Schöne Datenaufbereitung
Was diese Geräte alle gemein haben: Sie übertragen die Daten bequem kabellos via Bluetooth auf das Smartphone oder den Computer, wo eine Software die Informationen grafisch anschaulich darstellt und Tipps zur Verbesserung bereitstellt. Bei vielen der Lösungen ist auch ein Element von „Gamification" dabei, etwa durch Belohungsschemen oder indem man sich mit anderen online messen kann. Sie unterstreichen, dass das Phänomen des „Self Tracking" immer mehr Verbreitung findet. Was mit Lösungen wie FitBit, Runtastic oder auch MySugr ausgelöst wurde, wird nun von immer mehr Unternehmen aufgegriffen und verfolgt.

Sensoren für alle Lebenslagen
Diese „Sensorisierung" des Alltags hat auch Shawn DuBravac, Chefökonom der Consumer Electronics Association, in seiner CES-Auftaktpressekonferenz angesprochen. Immer mehr und neue Sensoren sammeln Daten, deren Auswertung das Leben des Nutzers verbessern soll. Dieses Big Data im kleinen Rahmen kann, so die von den Herstellern gezeichneten Szenarien, beim Abnehmen oder Erreichen von bestimmten Zielen helfen. Zudem erhoffen sich die Nutzer durch die Analyse der Daten ein besseres Verständnis des eigenen Körpers.

Vernetztes Wetter und Pflanzen
Die Bewegung hin zu Sensor-Zubehör hört aber nicht beim Körper auf. Auf der CES gab es beispielsweise kleine Wetterstationen von Netatmo, die mit dem Smartphone kommunizieren, zu sehen. Dabei handelt es sich um schön designte Lösungen, die den älteren Anlagen vor allem in punkto Optik überlegen sind. Sie messen die Luftfeuchtigkeit, Temperatur, CO2-Gehalt, Luftdruck und die Luftqualität.

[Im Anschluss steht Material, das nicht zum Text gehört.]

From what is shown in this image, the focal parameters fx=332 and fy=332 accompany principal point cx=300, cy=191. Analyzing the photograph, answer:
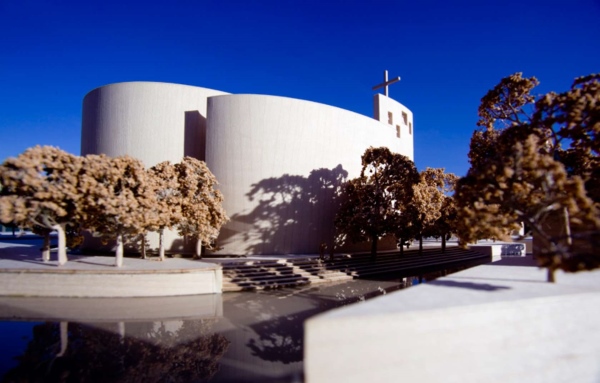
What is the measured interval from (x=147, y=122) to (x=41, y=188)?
411 inches

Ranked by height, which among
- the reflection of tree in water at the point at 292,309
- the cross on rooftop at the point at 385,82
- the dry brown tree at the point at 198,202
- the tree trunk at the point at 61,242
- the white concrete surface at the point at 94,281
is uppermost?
the cross on rooftop at the point at 385,82

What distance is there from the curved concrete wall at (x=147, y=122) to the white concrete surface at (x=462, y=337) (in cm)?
1801

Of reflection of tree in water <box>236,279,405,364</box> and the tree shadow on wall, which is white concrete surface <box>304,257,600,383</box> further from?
the tree shadow on wall

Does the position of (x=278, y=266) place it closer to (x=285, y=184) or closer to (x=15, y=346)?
(x=285, y=184)

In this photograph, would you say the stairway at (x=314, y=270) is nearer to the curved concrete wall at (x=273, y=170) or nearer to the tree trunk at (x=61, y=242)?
the curved concrete wall at (x=273, y=170)

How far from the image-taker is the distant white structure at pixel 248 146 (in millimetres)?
19141

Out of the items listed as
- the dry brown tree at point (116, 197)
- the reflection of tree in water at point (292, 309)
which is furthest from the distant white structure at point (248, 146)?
the dry brown tree at point (116, 197)

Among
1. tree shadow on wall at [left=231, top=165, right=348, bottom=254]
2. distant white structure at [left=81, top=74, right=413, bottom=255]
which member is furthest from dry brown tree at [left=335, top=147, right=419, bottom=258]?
distant white structure at [left=81, top=74, right=413, bottom=255]

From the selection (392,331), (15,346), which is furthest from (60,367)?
(392,331)

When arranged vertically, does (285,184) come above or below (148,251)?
above

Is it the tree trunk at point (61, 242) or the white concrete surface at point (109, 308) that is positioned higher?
the tree trunk at point (61, 242)

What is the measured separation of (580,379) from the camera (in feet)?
16.5

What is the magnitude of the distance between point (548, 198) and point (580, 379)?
328 centimetres

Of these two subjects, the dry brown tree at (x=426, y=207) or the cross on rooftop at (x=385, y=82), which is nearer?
the dry brown tree at (x=426, y=207)
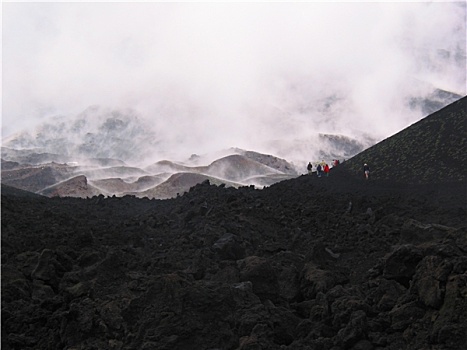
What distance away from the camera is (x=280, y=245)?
48.6 feet

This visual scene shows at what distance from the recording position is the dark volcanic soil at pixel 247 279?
7707 mm

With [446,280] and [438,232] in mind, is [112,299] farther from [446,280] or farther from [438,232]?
[438,232]

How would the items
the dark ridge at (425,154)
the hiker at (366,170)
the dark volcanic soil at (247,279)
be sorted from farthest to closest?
the hiker at (366,170), the dark ridge at (425,154), the dark volcanic soil at (247,279)

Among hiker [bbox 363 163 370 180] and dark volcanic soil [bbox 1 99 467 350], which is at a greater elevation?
hiker [bbox 363 163 370 180]

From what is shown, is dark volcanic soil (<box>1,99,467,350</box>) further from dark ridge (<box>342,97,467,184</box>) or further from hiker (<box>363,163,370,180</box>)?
hiker (<box>363,163,370,180</box>)

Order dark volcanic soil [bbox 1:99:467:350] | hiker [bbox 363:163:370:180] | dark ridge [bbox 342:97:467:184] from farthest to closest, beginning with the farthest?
hiker [bbox 363:163:370:180] → dark ridge [bbox 342:97:467:184] → dark volcanic soil [bbox 1:99:467:350]

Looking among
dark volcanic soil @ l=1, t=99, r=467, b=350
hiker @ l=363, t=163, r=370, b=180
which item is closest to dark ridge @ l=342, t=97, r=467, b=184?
hiker @ l=363, t=163, r=370, b=180

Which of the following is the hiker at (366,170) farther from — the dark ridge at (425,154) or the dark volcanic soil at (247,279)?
the dark volcanic soil at (247,279)

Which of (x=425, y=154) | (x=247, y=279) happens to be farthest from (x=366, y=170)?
(x=247, y=279)

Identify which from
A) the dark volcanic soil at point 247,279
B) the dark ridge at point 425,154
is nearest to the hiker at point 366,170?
the dark ridge at point 425,154

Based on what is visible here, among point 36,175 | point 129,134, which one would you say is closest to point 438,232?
point 36,175

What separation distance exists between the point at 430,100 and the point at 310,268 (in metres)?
111

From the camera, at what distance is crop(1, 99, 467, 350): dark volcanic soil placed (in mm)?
7707

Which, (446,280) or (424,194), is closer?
(446,280)
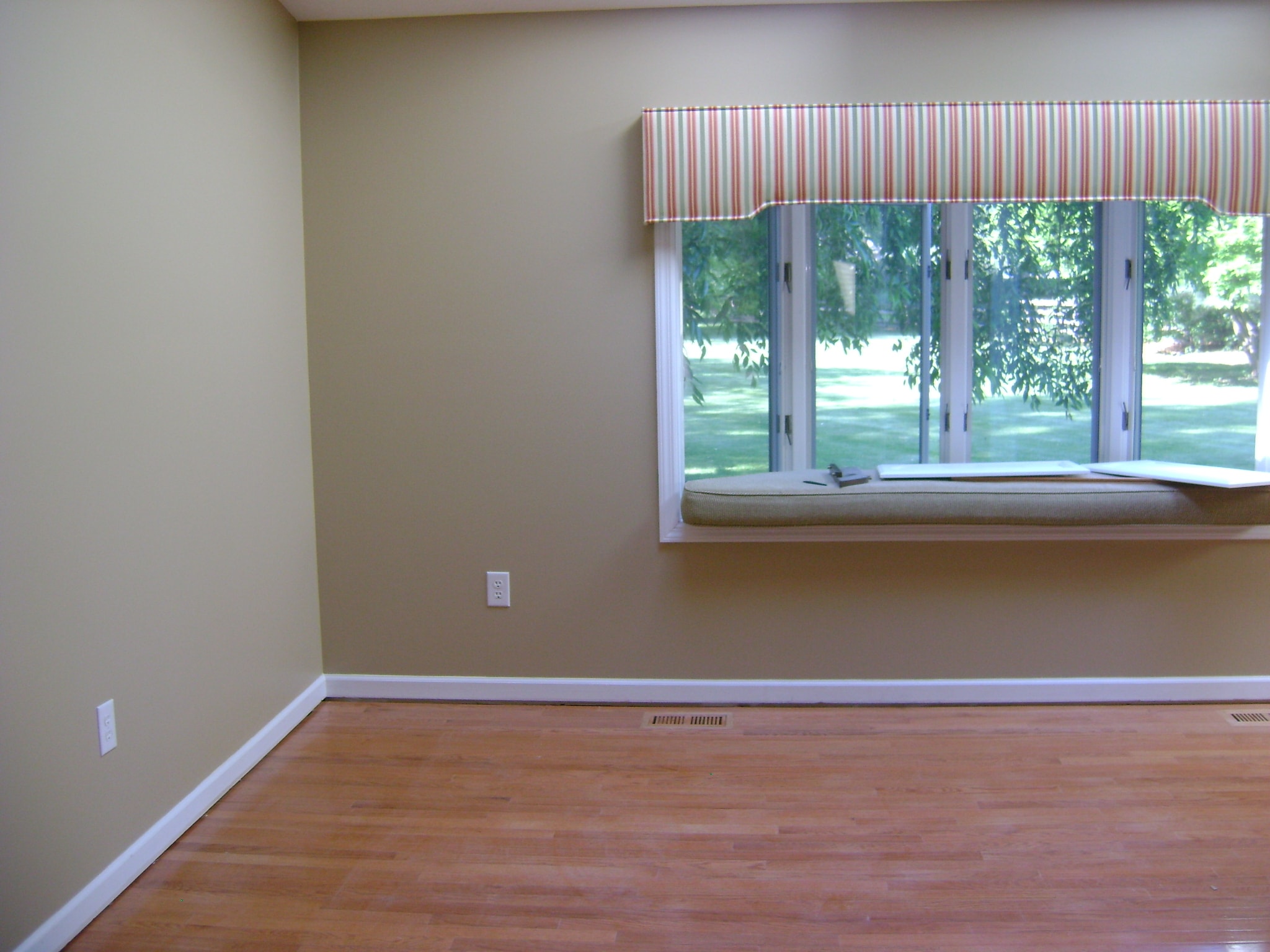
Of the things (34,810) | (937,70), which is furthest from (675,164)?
(34,810)

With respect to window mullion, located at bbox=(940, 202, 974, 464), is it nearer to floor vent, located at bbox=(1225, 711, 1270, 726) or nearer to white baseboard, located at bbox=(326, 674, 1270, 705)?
white baseboard, located at bbox=(326, 674, 1270, 705)

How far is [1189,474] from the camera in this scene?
303cm

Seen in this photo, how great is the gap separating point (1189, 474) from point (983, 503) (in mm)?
596

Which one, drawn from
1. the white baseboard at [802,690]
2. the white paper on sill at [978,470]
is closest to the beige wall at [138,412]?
the white baseboard at [802,690]

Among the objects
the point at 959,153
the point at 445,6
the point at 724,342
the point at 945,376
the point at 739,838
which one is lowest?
the point at 739,838

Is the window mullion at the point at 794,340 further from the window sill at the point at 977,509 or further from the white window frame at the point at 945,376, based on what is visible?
the window sill at the point at 977,509

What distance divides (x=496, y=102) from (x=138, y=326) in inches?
53.5

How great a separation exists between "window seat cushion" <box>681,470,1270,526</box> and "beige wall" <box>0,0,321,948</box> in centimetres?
132

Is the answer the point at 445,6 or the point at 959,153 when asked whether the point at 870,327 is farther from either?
the point at 445,6

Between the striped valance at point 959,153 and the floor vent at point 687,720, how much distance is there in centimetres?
152

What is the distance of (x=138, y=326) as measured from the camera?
234cm

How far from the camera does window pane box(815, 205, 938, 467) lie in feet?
10.9

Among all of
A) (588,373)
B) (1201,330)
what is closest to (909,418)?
(1201,330)

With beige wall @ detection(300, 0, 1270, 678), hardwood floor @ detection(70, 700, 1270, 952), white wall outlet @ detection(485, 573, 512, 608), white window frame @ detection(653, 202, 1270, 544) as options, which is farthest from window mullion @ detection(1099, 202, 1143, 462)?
white wall outlet @ detection(485, 573, 512, 608)
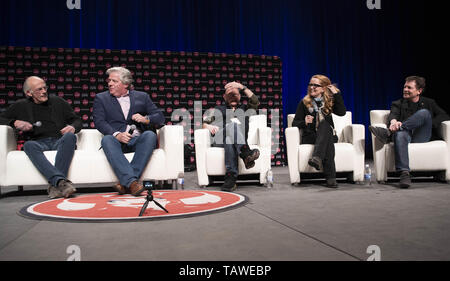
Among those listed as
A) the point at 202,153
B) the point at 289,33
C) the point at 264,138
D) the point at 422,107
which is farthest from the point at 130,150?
the point at 289,33

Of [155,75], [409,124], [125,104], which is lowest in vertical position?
[409,124]

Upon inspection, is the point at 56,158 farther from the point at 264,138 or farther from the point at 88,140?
the point at 264,138

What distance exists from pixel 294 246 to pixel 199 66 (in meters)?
5.28

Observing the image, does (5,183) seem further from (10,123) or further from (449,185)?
(449,185)

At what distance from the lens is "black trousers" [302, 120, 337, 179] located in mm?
3449

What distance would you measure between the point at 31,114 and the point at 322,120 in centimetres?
275

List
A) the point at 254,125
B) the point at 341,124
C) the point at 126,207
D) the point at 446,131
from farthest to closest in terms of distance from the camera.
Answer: the point at 341,124 → the point at 254,125 → the point at 446,131 → the point at 126,207

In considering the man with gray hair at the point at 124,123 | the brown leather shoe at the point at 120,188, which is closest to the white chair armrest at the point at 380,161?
the man with gray hair at the point at 124,123

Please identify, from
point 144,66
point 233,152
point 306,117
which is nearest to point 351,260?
point 233,152

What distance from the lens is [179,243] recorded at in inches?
60.2

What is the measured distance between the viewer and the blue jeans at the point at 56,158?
2.99 m

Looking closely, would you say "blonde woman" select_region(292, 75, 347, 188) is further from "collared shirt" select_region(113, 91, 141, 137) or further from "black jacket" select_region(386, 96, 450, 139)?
"collared shirt" select_region(113, 91, 141, 137)

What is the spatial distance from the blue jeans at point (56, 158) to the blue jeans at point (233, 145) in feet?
4.50

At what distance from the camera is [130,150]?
11.0 feet
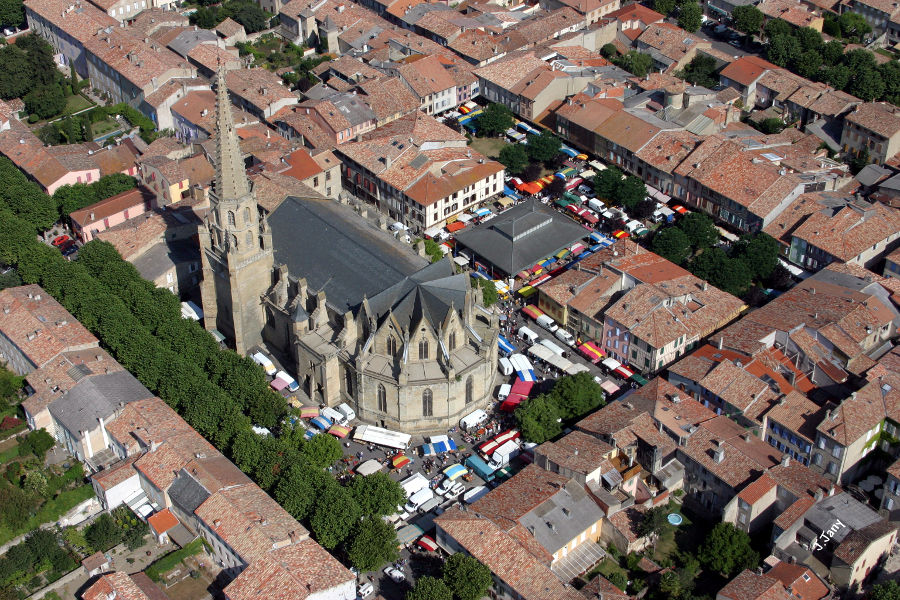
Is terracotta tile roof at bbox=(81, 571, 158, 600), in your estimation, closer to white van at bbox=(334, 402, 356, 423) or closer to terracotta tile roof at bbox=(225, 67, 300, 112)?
white van at bbox=(334, 402, 356, 423)

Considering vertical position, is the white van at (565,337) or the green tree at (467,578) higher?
the green tree at (467,578)

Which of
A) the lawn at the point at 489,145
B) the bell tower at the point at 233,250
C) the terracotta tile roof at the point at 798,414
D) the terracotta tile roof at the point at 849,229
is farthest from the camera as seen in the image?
the lawn at the point at 489,145

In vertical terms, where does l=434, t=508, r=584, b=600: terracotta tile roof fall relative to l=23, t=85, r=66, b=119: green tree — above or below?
below

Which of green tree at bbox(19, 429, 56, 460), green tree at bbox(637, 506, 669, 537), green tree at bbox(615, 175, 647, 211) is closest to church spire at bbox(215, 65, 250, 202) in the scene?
green tree at bbox(19, 429, 56, 460)

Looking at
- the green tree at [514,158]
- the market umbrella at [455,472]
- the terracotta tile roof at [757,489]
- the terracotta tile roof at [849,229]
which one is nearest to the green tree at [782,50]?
the terracotta tile roof at [849,229]

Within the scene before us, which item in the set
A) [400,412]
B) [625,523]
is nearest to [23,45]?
[400,412]

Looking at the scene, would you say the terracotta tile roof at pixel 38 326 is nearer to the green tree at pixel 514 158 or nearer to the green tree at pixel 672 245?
the green tree at pixel 514 158

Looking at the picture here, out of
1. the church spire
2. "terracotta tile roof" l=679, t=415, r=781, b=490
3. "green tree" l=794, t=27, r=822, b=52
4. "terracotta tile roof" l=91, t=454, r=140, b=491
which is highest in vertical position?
the church spire
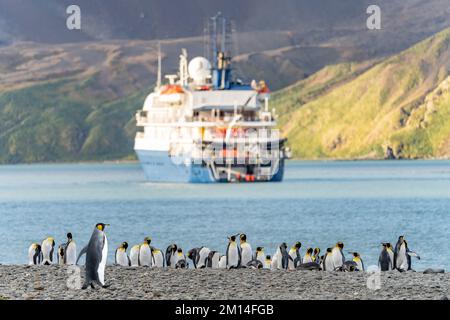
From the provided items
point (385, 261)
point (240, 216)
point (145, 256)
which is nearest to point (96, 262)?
point (145, 256)

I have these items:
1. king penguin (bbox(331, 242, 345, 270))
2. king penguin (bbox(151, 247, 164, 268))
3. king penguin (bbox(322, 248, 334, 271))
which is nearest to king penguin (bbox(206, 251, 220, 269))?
king penguin (bbox(151, 247, 164, 268))

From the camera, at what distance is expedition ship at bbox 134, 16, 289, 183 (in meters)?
102

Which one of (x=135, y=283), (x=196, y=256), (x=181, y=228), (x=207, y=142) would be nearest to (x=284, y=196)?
(x=207, y=142)

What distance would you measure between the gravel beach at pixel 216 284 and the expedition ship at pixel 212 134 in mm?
70892

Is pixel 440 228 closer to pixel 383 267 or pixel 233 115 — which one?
pixel 383 267

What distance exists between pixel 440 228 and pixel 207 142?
141 feet

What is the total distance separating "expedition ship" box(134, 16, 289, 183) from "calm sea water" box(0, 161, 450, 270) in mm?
1490

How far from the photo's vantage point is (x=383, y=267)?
109ft

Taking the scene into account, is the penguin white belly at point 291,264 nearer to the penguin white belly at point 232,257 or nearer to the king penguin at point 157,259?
the penguin white belly at point 232,257

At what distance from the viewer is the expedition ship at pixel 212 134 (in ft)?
336

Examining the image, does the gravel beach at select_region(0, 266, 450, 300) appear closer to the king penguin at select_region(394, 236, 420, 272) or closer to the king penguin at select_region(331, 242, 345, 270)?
the king penguin at select_region(394, 236, 420, 272)

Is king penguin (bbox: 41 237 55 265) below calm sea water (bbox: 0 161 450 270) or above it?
below

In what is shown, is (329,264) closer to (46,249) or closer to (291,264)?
(291,264)

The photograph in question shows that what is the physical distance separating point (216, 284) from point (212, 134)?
77802 mm
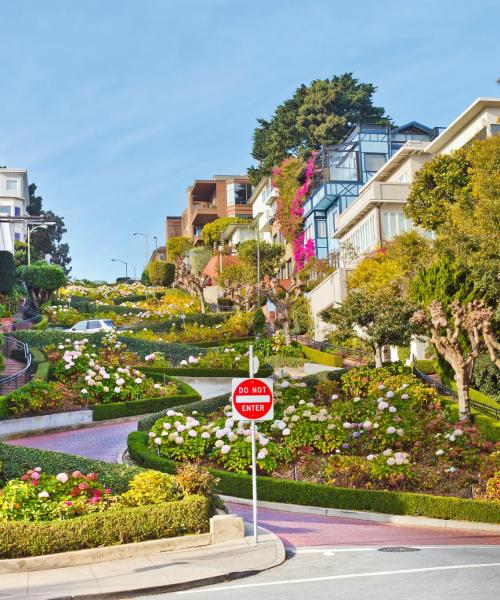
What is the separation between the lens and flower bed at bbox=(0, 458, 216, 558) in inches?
518

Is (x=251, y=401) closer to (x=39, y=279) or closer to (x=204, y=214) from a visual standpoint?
(x=39, y=279)

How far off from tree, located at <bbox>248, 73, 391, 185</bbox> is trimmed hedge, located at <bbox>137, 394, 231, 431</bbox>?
2584 inches

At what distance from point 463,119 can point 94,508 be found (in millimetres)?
34310

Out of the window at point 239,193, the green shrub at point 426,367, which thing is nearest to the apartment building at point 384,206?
the green shrub at point 426,367

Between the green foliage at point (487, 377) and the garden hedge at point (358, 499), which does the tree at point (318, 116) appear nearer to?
the green foliage at point (487, 377)

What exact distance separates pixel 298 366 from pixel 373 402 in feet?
56.6

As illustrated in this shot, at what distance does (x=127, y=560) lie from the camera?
43.4 ft

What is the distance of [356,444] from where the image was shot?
72.4ft

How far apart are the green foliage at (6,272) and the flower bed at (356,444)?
3622 centimetres

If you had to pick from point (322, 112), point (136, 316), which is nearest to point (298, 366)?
point (136, 316)

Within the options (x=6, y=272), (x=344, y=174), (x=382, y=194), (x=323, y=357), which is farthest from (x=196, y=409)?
(x=344, y=174)

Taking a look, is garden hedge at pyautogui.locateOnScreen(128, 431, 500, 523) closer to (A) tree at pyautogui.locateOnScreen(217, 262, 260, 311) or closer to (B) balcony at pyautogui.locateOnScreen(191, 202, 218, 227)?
(A) tree at pyautogui.locateOnScreen(217, 262, 260, 311)

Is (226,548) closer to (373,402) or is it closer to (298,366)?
(373,402)

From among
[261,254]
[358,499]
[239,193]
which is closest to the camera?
[358,499]
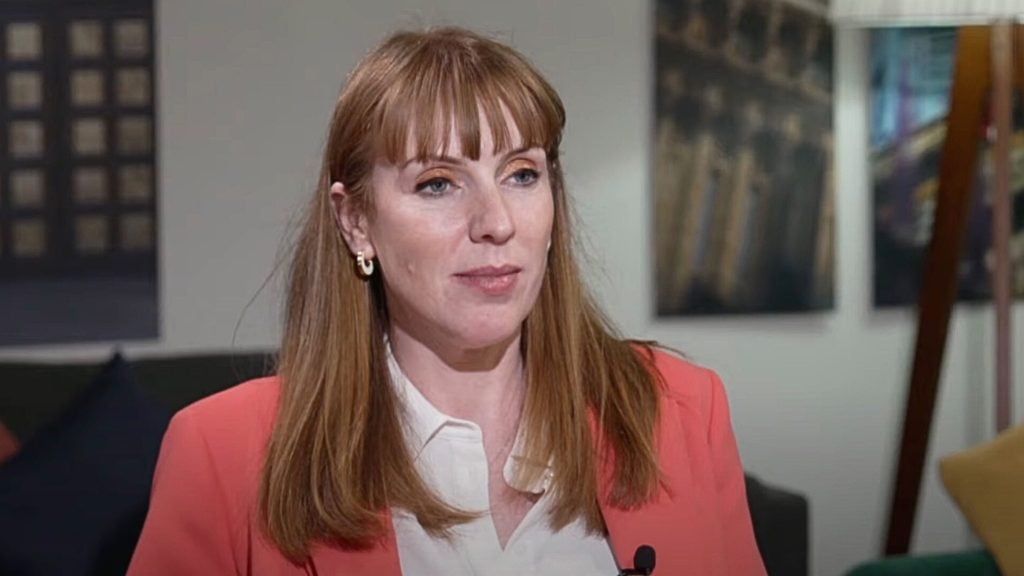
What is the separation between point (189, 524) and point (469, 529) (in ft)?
1.01

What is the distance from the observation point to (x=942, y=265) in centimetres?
352

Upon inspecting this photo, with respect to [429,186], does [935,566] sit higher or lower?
lower

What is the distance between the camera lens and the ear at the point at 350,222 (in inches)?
71.6

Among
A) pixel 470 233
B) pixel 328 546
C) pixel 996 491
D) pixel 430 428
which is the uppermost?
pixel 470 233

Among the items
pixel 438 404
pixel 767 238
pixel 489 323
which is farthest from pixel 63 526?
pixel 767 238

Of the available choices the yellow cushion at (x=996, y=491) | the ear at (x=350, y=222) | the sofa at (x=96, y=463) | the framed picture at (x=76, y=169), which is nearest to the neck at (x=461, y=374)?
the ear at (x=350, y=222)

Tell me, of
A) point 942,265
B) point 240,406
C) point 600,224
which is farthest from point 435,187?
point 942,265

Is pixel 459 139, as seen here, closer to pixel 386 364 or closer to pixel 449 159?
pixel 449 159

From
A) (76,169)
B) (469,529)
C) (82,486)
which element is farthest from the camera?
(76,169)

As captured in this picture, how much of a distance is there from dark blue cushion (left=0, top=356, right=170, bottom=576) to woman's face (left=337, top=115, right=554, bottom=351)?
87cm

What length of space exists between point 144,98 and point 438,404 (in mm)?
1638

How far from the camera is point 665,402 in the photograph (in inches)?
75.9

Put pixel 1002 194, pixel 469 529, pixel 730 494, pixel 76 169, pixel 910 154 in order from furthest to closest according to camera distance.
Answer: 1. pixel 910 154
2. pixel 1002 194
3. pixel 76 169
4. pixel 730 494
5. pixel 469 529

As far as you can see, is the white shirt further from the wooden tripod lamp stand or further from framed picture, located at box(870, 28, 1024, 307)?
framed picture, located at box(870, 28, 1024, 307)
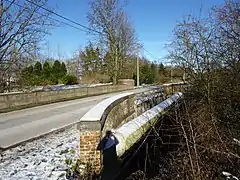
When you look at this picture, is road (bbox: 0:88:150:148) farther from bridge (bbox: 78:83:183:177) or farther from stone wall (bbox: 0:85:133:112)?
bridge (bbox: 78:83:183:177)

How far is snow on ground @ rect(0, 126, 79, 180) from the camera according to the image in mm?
5840

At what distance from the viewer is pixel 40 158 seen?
7000 millimetres

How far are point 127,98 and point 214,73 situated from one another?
503 centimetres

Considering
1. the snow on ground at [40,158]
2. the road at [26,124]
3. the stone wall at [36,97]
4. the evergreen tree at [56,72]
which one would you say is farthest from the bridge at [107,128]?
the evergreen tree at [56,72]

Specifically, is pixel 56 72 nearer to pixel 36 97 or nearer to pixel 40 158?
pixel 36 97

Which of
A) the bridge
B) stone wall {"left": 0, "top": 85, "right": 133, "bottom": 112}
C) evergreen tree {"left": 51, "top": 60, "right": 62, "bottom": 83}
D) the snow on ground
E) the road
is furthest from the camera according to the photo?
evergreen tree {"left": 51, "top": 60, "right": 62, "bottom": 83}

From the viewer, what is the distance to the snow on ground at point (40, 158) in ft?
19.2

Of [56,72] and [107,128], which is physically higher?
[56,72]

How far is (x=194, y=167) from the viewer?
504 centimetres

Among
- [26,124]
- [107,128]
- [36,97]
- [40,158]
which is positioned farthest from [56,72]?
[40,158]

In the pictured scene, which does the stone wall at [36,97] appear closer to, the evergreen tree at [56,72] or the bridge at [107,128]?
the bridge at [107,128]

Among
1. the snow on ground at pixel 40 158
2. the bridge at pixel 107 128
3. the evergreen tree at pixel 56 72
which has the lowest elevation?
the snow on ground at pixel 40 158

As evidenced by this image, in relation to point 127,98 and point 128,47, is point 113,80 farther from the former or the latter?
point 127,98

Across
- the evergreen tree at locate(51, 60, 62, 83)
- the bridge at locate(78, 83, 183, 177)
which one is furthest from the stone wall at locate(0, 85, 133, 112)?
the evergreen tree at locate(51, 60, 62, 83)
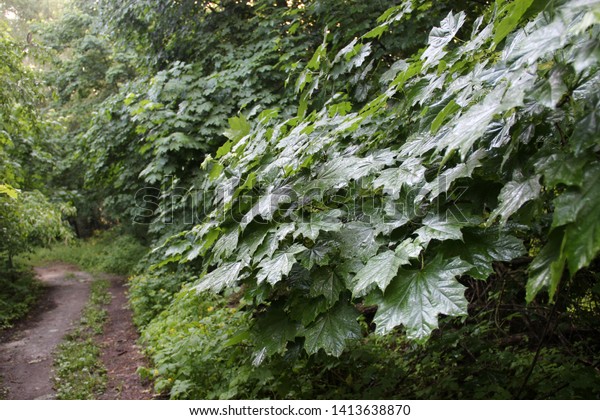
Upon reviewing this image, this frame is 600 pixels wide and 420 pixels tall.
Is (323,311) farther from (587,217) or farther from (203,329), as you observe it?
(203,329)

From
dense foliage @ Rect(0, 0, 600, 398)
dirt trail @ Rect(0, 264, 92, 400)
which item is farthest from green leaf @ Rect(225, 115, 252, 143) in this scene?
dirt trail @ Rect(0, 264, 92, 400)

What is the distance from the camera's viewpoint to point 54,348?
6328 mm

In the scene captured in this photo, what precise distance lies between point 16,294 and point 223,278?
9.60m

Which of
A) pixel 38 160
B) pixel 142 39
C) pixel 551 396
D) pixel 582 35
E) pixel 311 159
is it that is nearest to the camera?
pixel 582 35

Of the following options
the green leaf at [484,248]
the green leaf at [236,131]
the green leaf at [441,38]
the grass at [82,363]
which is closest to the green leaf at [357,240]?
the green leaf at [484,248]

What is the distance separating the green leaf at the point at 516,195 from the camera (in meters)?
1.26

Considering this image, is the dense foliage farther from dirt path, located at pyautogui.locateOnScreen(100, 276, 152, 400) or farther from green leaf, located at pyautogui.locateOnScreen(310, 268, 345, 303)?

Auch nicht mehr ganz neu ist die Idee der Pflanzensensoren. Die futurezone hat Mitte 2012 schon einmal über

und im Zuge dessen den "WiFi Plant Sensor" von Koubachi getestet. Nun steigt auch die französische Firma Parrot – bekannt für ihre Drohne - in das Segement ein. Der „Flower Power Sensor" misst Feuchtigkeit, Temperatur, Sonneneinstrahlung und Düngegrad und überträgt die Daten via Bluetooth aufs Handy.

Internet der Dinge
Was auf dem Event auffiel, war die hohe Dichte an französischen Firmen im Sensor-Segment. Sowohl hinter der Wetterstation Netatmo, den eHealth-Lösungen von Withings, der Hapifork also auch dem Pflanzensensor von Parrot stecken französische Entwickler. Angesprochen darauf erklärt ein Mitarbeiter von Netatmo: „Das Internet der Dinge und die Vernetzung von Alltagsgegenständen ist in Frankreich ein großes Thema." Es werde viel Forschung betrieben und die Regierung unterstütze etliche Projekte.